Setiap guru pasti pernah menghadapi situasi sulit  antara mendidik dengan tegas atau menegur dengan lembut. Tidak jarang, di balik wajah yang tampak tenang, ada pergulatan batin yang hebat. Aku pun pernah berada dalam posisi itu: menahan amarah saat siswa membantah, menelan kecewa ketika mereka mengulang kesalahan yang sama, dan mencoba sabar meski hati sebenarnya sedang bergejolak.

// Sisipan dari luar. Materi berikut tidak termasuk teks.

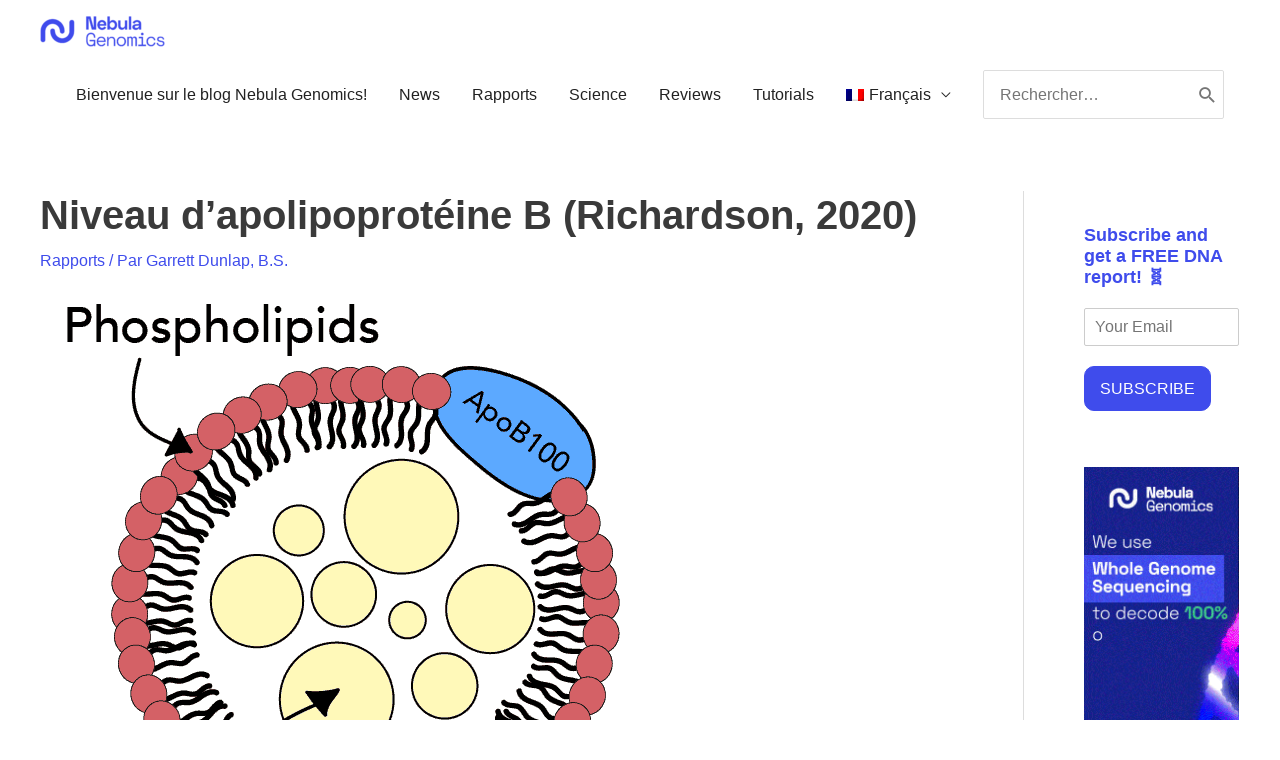

--- FILE ---
content_type: text/css
request_url: https://tags.srv.stackadapt.com/sa.css
body_size: -11
content:
:root {
    --sa-uid: '0-f89dd5af-4d24-52f0-46c8-b51cd06d1d93';
}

Menjadi guru tidak sekadar tentang menyampaikan pelajaran, tetapi juga tentang mengendalikan diri di tengah ujian yang datang dari arah tak terduga. Sering kali, guru dituntut untuk menjadi sosok yang sempurna sabar tanpa batas, bijak tanpa cela, kuat tanpa lelah. Padahal, di balik seragam dan senyuman itu, guru juga manusia biasa, yang bisa lelah, terluka, dan khilaf.
Ketika membaca berita tentang seorang kepala sekolah yang menampar siswanya karena ketahuan merokok, aku terdiam cukup lama. Bukan karena ingin menghakimi, tapi karena peristiwa itu seakan menghadirkan cermin besar di hadapanku. Sebuah cermin yang memantulkan wajah pendidikan kita hari ini wajah yang lelah, tertekan, dan terkadang kehilangan ruang untuk bernafas dengan hati.
Kasus itu terjadi di SMA Negeri 1 Cimarga, Kabupaten Lebak, Banten. Tamparan yang berlangsung hanya sekejap itu kemudian mengguncang ruang publik, menjelma polemik antara kedisiplinan dan kekerasan. Sebagian orang menyalahkan kepala sekolah, sebagian lain membelanya. Namun di balik hiruk-pikuk opini, aku justru melihatnya sebagai panggilan untuk merenung lebih dalam: apa sebenarnya yang sedang terjadi dalam dunia pendidikan kita?
Niat Baik yang Tersandung Cara
Kepala sekolah itu, Ibu Dini Fitri, menegur siswanya karena merokok di area sekolah. Teguran itu disampaikan dengan kata-kata keras, bahkan diikuti dengan tamparan. Dalam hitungan jam, berita pun menyebar, memantik reaksi dari banyak pihak.
Aku percaya, niat awal sang kepala sekolah bukan untuk melukai. Mungkin ia hanya ingin menegakkan disiplin. Tetapi dalam dunia pendidikan modern, cara sering kali lebih penting daripada sekadar tujuan. Sebab setiap tindakan pendidik akan selalu menjadi cermin bagi peserta didiknya.
Teguran yang keras bisa jadi dimaksudkan untuk mendidik, namun jika dibungkus emosi, hasilnya justru melukai. Di titik inilah, kita semua perlu berhenti sejenak untuk bertanya: sudahkah kita mendidik dengan hati?